An initial, tangible step toward recognizing the relevance of shared decision making to safety would be for adverse event investigations to include an inquiry into whether the patient or surrogate felt they were appropriately engaged in shared decision making. This information could be collected on Common Format adverse event reporting forms, and potential defects in shared decision making—sometimes called misdiagnosis of patient preferences—could then be investigated as a possible contributing cause of adverse events.

Informed Consent

Finally, shared decision making has the potential to transform the informed consent process and strengthen the therapeutic alliance. As currently implemented, the legal doctrine of informed consent has proven insufficient for ensuring actual patient engagement in medical decisions—too often, as summarized in the IOM Discussion Paper, it appears the aim of informed consent processes is to obtain a ritualistic signature on a form, rather than to achieve bidirectional communication between clinician and patient to arrive at a shared decision.

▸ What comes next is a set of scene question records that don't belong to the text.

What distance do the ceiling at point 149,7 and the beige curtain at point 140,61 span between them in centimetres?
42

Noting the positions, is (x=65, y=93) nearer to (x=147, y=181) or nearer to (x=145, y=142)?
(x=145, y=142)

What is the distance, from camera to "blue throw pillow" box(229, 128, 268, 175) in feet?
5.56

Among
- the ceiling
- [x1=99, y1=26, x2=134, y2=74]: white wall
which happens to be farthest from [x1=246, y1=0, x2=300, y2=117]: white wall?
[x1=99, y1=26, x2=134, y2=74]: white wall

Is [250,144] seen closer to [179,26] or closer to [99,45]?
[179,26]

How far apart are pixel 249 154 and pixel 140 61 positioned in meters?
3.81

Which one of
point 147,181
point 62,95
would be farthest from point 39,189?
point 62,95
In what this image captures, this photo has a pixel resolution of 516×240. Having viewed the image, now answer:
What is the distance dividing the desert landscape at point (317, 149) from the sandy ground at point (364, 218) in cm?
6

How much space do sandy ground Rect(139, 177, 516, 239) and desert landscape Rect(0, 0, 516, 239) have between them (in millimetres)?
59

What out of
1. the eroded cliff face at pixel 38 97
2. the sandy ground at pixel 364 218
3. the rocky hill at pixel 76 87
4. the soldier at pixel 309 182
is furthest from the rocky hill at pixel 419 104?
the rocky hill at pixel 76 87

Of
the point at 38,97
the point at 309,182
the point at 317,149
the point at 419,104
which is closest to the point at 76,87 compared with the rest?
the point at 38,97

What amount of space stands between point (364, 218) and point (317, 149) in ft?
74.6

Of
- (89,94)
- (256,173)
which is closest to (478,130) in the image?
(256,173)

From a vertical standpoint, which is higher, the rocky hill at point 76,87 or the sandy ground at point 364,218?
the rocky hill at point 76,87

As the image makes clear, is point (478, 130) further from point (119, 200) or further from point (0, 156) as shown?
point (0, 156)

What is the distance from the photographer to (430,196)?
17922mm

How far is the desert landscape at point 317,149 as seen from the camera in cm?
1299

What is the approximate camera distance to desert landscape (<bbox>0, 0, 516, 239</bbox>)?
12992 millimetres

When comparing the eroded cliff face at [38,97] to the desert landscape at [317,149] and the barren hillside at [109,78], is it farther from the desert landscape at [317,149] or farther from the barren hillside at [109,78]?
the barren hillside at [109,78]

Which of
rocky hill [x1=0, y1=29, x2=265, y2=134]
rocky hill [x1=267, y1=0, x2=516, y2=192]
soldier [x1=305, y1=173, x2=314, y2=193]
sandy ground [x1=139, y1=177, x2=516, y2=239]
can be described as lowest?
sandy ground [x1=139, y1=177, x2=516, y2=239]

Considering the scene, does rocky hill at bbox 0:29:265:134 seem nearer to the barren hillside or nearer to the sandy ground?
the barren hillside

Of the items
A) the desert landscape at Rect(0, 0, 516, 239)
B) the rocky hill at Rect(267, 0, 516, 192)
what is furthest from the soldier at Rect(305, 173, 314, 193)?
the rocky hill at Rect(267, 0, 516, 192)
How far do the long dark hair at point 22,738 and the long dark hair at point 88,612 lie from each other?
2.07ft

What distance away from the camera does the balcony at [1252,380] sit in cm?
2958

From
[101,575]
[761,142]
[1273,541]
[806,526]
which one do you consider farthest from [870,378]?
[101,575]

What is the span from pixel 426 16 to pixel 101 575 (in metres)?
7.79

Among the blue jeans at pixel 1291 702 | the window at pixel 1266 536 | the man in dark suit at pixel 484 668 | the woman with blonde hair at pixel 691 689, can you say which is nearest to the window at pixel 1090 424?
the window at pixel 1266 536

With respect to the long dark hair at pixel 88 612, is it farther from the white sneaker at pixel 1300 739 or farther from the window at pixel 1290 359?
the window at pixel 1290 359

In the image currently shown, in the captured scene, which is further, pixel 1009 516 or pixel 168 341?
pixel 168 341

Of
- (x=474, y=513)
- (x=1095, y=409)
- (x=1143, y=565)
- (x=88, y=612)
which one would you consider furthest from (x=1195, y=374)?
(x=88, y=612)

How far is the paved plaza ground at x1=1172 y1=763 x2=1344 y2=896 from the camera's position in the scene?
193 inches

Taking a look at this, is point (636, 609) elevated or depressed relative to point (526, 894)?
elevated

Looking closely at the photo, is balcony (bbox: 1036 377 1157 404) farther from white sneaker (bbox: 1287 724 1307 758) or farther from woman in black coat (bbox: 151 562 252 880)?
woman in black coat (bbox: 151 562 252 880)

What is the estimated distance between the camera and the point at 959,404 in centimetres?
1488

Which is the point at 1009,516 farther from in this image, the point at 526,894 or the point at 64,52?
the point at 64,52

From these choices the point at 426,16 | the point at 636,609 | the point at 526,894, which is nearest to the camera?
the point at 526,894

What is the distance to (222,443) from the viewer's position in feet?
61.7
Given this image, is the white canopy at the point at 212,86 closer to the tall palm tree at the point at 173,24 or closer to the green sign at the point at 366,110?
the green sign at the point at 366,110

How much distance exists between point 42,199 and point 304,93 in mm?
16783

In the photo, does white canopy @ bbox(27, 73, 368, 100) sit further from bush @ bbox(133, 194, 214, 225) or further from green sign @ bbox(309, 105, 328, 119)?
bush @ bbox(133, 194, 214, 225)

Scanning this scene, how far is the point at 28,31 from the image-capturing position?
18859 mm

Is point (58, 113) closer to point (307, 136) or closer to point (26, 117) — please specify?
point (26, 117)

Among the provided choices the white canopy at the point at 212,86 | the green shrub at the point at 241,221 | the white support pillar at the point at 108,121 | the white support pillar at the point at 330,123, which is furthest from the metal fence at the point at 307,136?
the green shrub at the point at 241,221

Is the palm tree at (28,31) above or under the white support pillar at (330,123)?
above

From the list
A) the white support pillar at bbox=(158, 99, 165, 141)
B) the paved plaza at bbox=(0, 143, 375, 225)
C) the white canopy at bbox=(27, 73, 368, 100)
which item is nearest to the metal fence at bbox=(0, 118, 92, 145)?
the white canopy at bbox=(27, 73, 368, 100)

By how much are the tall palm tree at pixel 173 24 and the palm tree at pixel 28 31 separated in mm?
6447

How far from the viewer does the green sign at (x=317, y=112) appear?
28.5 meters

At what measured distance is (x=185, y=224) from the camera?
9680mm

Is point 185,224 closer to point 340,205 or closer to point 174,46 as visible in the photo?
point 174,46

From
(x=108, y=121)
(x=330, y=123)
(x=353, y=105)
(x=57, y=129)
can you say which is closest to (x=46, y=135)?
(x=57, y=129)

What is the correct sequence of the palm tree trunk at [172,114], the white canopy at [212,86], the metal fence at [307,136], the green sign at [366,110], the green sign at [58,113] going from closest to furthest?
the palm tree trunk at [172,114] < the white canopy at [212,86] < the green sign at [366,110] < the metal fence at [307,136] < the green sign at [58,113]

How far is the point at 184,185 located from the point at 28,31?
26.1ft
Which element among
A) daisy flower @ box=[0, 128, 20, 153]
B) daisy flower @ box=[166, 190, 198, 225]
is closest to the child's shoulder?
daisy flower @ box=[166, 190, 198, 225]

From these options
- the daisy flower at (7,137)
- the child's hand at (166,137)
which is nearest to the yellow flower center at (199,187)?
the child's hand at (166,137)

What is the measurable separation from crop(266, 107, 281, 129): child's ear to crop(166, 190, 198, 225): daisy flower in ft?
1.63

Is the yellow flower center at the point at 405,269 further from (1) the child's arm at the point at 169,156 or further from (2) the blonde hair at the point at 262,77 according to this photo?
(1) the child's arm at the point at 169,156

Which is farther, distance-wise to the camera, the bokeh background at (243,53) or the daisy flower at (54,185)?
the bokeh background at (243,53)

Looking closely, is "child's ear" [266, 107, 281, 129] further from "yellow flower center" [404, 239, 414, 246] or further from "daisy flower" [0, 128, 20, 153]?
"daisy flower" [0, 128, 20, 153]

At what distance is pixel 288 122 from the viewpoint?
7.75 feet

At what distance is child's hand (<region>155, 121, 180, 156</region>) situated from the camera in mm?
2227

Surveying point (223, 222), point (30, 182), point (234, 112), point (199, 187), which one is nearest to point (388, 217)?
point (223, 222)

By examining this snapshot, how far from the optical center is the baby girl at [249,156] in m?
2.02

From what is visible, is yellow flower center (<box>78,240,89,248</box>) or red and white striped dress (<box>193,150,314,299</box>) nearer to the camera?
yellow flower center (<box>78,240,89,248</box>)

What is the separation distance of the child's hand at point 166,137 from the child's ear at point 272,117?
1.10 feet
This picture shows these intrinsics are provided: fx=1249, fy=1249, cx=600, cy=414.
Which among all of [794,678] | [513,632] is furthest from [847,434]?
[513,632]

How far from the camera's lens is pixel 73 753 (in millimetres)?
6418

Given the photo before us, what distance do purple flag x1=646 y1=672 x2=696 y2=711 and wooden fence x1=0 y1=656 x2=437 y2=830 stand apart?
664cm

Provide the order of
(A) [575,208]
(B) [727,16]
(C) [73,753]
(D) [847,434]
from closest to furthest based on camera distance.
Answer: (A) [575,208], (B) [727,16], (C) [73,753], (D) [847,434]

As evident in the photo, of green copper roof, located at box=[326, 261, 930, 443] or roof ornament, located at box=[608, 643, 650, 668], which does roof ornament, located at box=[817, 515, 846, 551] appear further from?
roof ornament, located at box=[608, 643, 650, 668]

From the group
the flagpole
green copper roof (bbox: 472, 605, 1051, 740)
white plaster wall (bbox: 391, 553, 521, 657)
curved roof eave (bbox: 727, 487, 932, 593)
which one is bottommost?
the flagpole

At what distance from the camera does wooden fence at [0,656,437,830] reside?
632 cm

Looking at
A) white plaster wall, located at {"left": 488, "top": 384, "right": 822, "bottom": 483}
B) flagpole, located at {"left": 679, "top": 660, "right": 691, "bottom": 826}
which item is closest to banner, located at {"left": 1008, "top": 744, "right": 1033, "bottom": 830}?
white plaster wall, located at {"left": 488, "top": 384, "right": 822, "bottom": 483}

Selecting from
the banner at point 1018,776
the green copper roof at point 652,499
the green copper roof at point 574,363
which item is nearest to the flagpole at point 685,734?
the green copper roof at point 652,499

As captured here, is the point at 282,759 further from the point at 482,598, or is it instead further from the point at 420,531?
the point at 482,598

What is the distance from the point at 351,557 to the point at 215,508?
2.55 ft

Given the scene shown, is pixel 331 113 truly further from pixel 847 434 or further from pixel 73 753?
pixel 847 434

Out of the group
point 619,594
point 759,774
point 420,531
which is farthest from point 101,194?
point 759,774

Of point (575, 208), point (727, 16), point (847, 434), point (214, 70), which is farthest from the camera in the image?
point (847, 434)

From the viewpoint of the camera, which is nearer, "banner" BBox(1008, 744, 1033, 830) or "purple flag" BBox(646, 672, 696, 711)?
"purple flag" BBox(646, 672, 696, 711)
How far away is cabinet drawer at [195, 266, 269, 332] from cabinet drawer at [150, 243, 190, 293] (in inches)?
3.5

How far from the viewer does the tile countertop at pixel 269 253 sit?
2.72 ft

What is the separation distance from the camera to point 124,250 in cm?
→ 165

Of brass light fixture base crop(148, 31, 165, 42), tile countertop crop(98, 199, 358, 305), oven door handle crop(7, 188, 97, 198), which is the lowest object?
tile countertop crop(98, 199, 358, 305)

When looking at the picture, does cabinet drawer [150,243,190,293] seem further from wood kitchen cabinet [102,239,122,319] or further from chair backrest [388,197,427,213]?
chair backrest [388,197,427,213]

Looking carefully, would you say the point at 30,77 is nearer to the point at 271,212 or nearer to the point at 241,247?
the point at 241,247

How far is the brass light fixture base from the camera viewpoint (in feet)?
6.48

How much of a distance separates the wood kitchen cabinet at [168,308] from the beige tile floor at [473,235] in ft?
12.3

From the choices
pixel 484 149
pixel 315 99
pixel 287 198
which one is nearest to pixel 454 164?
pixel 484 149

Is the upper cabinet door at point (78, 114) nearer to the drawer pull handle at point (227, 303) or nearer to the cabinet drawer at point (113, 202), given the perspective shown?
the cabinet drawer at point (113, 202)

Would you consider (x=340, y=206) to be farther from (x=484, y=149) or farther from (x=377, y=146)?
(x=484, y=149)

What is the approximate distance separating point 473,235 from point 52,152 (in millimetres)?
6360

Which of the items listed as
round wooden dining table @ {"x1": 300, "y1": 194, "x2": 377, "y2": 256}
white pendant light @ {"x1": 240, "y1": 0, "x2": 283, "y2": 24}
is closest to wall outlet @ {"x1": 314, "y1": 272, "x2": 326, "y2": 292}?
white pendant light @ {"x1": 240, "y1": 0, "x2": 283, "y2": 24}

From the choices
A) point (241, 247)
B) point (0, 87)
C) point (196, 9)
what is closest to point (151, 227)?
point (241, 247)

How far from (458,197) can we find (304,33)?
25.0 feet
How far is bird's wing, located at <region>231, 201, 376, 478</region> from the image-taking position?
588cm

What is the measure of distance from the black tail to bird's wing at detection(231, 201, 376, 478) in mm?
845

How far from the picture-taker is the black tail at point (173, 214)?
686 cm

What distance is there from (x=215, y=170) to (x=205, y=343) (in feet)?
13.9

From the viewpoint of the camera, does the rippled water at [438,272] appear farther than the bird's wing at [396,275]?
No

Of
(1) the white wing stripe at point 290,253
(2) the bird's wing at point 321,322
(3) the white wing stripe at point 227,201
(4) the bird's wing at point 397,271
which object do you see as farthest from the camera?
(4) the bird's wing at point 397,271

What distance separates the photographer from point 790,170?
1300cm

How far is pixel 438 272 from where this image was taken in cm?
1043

It is time for the informed consent standard to evolve from an expectation that information has been delivered and a document signed to an expectation that shared decision making has taken place, including an explicit articulation of values and preferences and how these align with important clinical decisions. This evolution will require the careful development of new methods for implementing PDAs and shared decision making as well as methods for routinely measuring the quality of medical decisions.

The latter poses particularly daunting challenges, though regular documentation of patient preferences in electronic records, as noted above, would alleviate the measurement dilemma. In addition, advances in recording technologies and analytics present exciting opportunities for continuously monitoring the quality of patient-clinician interactions.

Of course, analogous to current debates over the use of body cameras by law enforcement personnel, solutions based on technological monitoring will be controversial and undoubtedly will come with unintended consequences. But if we can use data to learn how to support the deeply personal and inherently-nuanced conversations required for truly shared decision making, we will have taken a critical step toward achieving “the pinnacle of patient-centered care.”